Analysts’ recommendations
The stock is well covered by the Street by both Canadian and U.S. firms. There were 28 analysts that provided research reports on this company after it reported its quarterly earnings, of which 18 analysts had buy recommendations, nine analysts had hold recommendations, and one analyst (from EVA Dimensions) had an ‘underweight’ recommendation.
Revised recommendations
A few analysts made relatively minor revisions to their expectations after the company reported its quarterly earnings results, several changes are listed below.
Walter Spracklin, the analyst from RBC Capital Markets, increased his target price to $258 from $256. Matthew Reustle from Goldman Sachs tweaked his target price lower to $262 from $265. Kevin Chiang from CIBC Capital Markets lifted his target price by $7 to $270. Benoit Poirier from Desjardins Securities lowered his target price by $1 to $253. David Tyerman from Cormark Securities raised his target price to $225 from $220.
Financial forecasts
The Street is forecasting earnings per share of $13.02 in 2018, rising nearly 12 per cent to $14.54 in 2019.
Financial expectations have been relatively steady, down ever so slightly. For instance, four months ago, the consensus earnings per share estimates were $13.12 for 2018 and $14.58 for 2019.
Valuation
According to Bloomberg, the stock is trading at a price-to-earnings (P/E) multiple of 16.6 times the 2019 consensus estimate, in-line with its five-year historical average multiple of 16.5 times. Over the past five years, the stock has traded at a forward multiple of between 12 times and 22 times, suggesting there is room for multiple expansion.

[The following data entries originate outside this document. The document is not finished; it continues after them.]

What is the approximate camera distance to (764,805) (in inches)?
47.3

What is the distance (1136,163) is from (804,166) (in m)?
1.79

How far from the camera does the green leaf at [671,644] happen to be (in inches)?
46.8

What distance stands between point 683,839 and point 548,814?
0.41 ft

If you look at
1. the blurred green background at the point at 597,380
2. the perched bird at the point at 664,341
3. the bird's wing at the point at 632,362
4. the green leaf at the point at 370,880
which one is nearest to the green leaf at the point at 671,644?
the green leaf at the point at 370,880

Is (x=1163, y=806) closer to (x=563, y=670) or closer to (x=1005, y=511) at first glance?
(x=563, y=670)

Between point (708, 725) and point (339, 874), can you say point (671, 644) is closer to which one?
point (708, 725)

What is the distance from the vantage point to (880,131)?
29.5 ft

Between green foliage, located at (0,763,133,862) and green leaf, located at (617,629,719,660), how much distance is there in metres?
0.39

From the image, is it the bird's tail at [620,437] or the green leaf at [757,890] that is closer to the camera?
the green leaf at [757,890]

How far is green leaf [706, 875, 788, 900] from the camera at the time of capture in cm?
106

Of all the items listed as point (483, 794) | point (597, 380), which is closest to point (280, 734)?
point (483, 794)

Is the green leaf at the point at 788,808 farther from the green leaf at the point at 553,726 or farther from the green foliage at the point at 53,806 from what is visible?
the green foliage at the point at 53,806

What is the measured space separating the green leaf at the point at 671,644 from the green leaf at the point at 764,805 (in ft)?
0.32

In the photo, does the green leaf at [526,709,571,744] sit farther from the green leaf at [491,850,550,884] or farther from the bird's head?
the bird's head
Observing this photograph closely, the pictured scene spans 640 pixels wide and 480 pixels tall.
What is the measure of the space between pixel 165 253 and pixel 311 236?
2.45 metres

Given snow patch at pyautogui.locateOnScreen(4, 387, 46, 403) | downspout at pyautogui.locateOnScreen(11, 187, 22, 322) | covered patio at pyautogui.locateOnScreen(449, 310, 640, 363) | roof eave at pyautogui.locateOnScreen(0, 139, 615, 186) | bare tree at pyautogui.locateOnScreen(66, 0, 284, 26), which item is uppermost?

Shares of CP Rail trade at a meaningful discount relative to its industry peer, Canadian National Railway Company (CNR-T), which is trading at a forward P/E multiple of 18.7 times. CP’s valuation discount compared to CNR has expanded in recent weeks perhaps due to concerns about a potential strike at CP Rail.
The consensus one-year target price is $255.11, suggesting the share price may increase nearly 6 per cent over the next 12 months.
Insider transaction activity
Year-to-date, there has only been one transaction in the public market reported by an insider.
On January 25, James Clements, Vice-President – Strategic Planning and Transportation Services, exercised his options and sold the corresponding number of shares (1,200) at an average price per share of approximately $230.22, eliminating his portfolio’s position.
Chart watch
The stock has been in an uptrend since the start of 2016, gradually making higher highs and higher lows. Year-to-date, the stock price has rallied 5 per cent, in-line with its peer Canadian National Railway.
In terms of key resistance and support levels, there is initial overhead resistance around $250. Looking at the downside, there is strong support around $230, close to its 50-day moving average (at $229.87). Failing that, there is support around $220, at its 200-day moving average (at $220.04).
The Breakouts file is a technical analysis screen intended to identify companies that are technically breaking out. In addition, this report highlights a company’s dividend policy, analysts’ recommendations, financial forecasts, and provides a brief technical analysis for a security to provide readers with more information.
If a stock appears on the positive breakouts list, this indicates positive price momentum, and that a company may be worthwhile for investors to look at the fundamentals in order to determine if the recent price strength is warranted and will continue. If a security appears on the negative breakouts list, this indicates negative price momentum, and may be indicative of either deteriorating fundamentals or perhaps indicates a buying opportunity.
Securities screened are from the S&P/TSX composite index, the S&P/TSX Small Cap index, as well as Canadian small cap stocks outside of these indexes that have a minimum market capitalization of $200-million.
A technical analysis screen does not replace fundamental analysis, but can help identify companies worth having a closer look at.